PROMPT →
Extend the forum thread below about pulling every row from a billion-record Oracle table, picking up right after its last sentence.

QUOTED TEXT →
0

I have a really huge table with billion of records and I need to read all the data from this table. It is desired to use several threads to fetch data over network connection. As long as this operation takes time, it would be nice if fetching application can display a kind of like progress bar.

I found that standard approach is not effective because it takes Oracle long time to find the beginning of the page. The following is an example of slow query:

select col1 
from (select rownum as r, col1 FROM table1 where rownum<20010000) 
where r>20000000

Is there any faster way to fetch data from such a table?

Anthony
  • 12,407
  • 12
  • 64
  • 88
  • 2
    why do you need to read all billion rows? you as a person do not, and could not...so i guess what i'm asking is, what are you going to really do with all that data? – thatjeffsmith Jan 03 '19 at 18:29
  • I need to transform it and load into another database – Anthony Jan 03 '19 at 18:33
  • 1
    how are you going to transform it, and are you going to put it into another oracle database? – thatjeffsmith Jan 03 '19 at 18:41
  • The application takes care about transformation and data is loaded into non-Oracle database. – Anthony Jan 03 '19 at 18:42
  • 1
    i was gonna say do the transformations in plsql in the db - will prob be faster there - and then you could use utl file to write delimited text files for the data to the server file system – thatjeffsmith Jan 03 '19 at 18:56
  • i'd also say going forward, store this data in oracle as an external table - a file(s) on disk, that way there's no 'extracting it' - you already got it there. and of course as soon as you get this data out, it will probably change – thatjeffsmith Jan 03 '19 at 19:06

1 Answers1

1

Difficult to advise without close knowledge of the system, so all I can offer is a general principal, based on approaches that I have successfully used. Warning: It's old school.

DATA LINES →
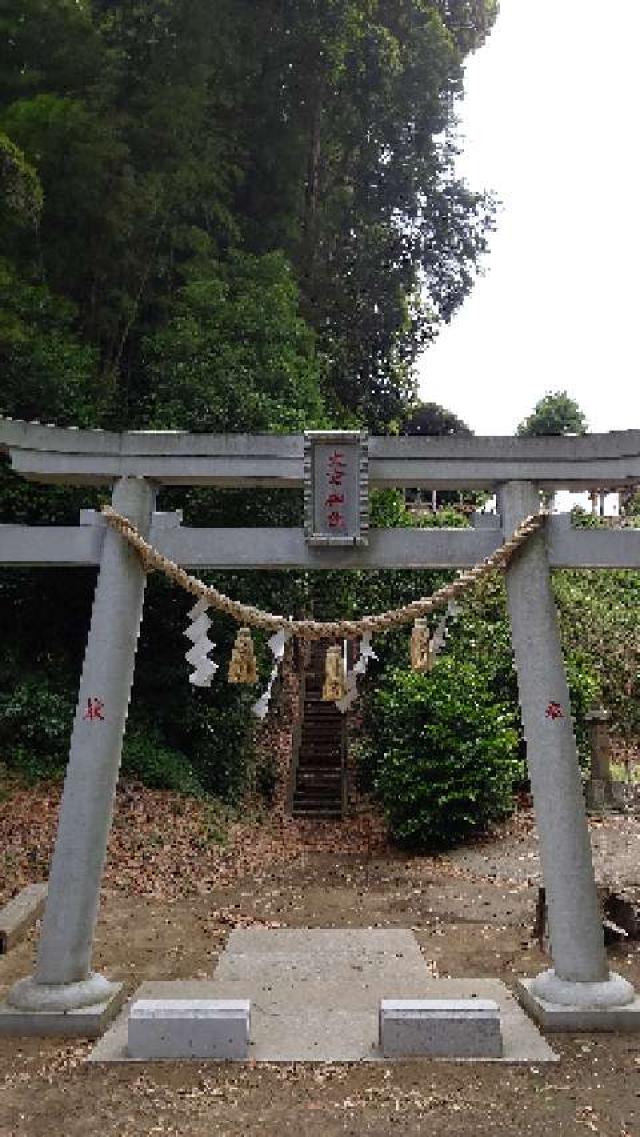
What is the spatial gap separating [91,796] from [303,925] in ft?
14.4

RESPONSE FOR THIS EXERCISE →
I've used pseudo-code in the code examples below. Hope that doesn't break any house rules.

Having a billion rows I would guess that the table has unique/highly selective index.

Assuming the table has a column called ID with a unique index, I would do the following:

SELECT MIN(ID) minid, MAX(ID) maxid, COUNT(1) numid FROM the_Table;

This gives us basic high level info to plan our attack.

Next, how many processes can you run at this? 7?

Then, assuming fairly even distribution:

thread_size = numid / processes

If thread_size of frighteningly large, split it further it what would we manageable rows 100k. The aim is to get the index being used in the SELECT.

With that, write the process as follows:

process_batch ( batchStartID, batchEndID )
{
   SELECT * FROM the_table WHERE id BETWEEN batchStartID and batchEndID ;
   do_row_by_row_processing ( rowdata );
   write_progress_info)every_1000_rows();
}

process_thread ( startID, endID, batchSize )
{
   theID = startID;
   while ( theID < endID )
   {
      process_batch ( theID, theID+batchSize);
      write_thread_progress_info(theID, startID, endID);
      theID = theID + batchSize + 1;
   }
}

Each process_thread instance is given a unique range and a batch size.

It processes (endID-startID) rows in batches of batchSize.

process_batch will limit its processing to a relatively small number of rows, utilising the index. The returned results will be written to your files.

You then start you several process_threads with appropriate even ranges.

A benefit of this approach is that if there is a failure anywhere you can restart just within the failed range.

You also, get approximate progress markers on each iteration.

If using a language like Java in the extract app, I would recommend setting the Fetch Size to a sensible value (512) to reduce round-tripping to the database.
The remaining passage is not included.